Fausto, an undocumented Ecuadorian, with a tattoo of Sabina on his arm, said that the one from Úbeda «It is a lifestyle“, a way of being, someone who educates you, who makes you read” and who was considering getting his papers just so he could travel to Spain and see him again. Yanieth, from Venezuela, “fanatic”, knows all the songs. Vexxy, a Dominican, has already traveled to Colombia to see him and now she repeats with her cousin, Jaime, who says that Sabina “is something out of this world.” “I’ve known him since I was a teenager, since the first time I fell in love and they broke my heart,” says Fabricio, a Peruvian, coming from Illinois, at the bar counter.

To all of them, with great grace, he told that the great Anglo troubadour, Bob Dylan, played a few blocks north, at the Beacon Theater. “And yet you have come to see me.”

The poet who wanted the Madison Square Garden theater is from Úbeda, not Minnesota. And he sang to a Costa Rican who was “the most Mexican of Mexican singers” in ‘Por el bulevar de los Sueños rotos’ by Chavela Vargas. And he made the Latin public sing a Spanish song with ‘And yet I love you’, with the help of his best banderillera, Mara Barros. And he became related to him rock argentino in ‘It rains on wet’, the creation by colleras, and with clubs, with Fito Paez. And he Mexicanized, once again, with a sweet and melancholic ‘Wedding Nights’. And he made them dance rumba in the Madrid suburbs with ’19 days and 500 nights’. And he remembered the locals in ‘Contigo’, which he disrupted to sing that he doesn’t want ‘Paris with a downpour or Manhattan without you’.

Halfway through the concert, Sabina sang the ‘Song for the Magdalena’, her hymn to the prostitutes with whom she performed. The audience accompanied him from end to end, unleashed in the climactic verse – ‘The most lady of all the whores, the most whore of all the ladies’ –, with voices of all the accents of Spanish, and one could only think about the jienense: ‘The most Spanish of all Hispanic singers, the most Hispanic of all Spanish singers’.

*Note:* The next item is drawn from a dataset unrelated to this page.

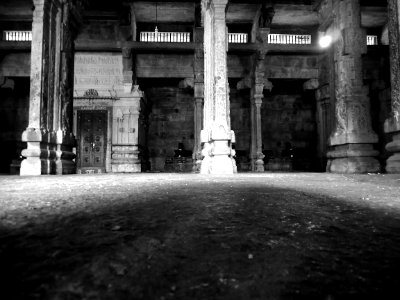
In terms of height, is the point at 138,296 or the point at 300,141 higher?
the point at 300,141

Nobody cared if Sabina sang well or badly, that has never mattered. ‘I have always wanted to grow old without dignity, even though the rifle no longer has a cartridge left,’ she sang in her recent ‘Sentiendolo mucho’. But he sounded dignified, with an impeccable band behind him, lowering his tone and phrasing slowly, like a good bullfighter with his left hand. And with exultant moments, where everyone forgot his age, with pure ‘rock and roll’, like ‘Princesa’, where he jumped up to Fernando León de Aranoa, impossible to camouflage with his height and his long hair in the first rows. The filmmaker, author of the recent documentary about Sabina, assured ABC that he went to the concert because, like another great, Luis Eduardo Aute, “he was passing through here.”

It was a night, above all, of emotion and connection. Among the public, many acknowledged to this newspaper that they came with the fear – and for the fear – that this was their last big tour outside of Spain. In the last song, ‘And they gave us ten’, with the verse ‘we said goodbye, I hope we see each other again’, Sabina replied “I hope, I hope”, with a melancholy that she knew of goodbye. After the last note, she took off the black bowler hat with which she ended the recital and walked alone to the side of the stage, in a deafening ovation, with a smiling and tired jaw.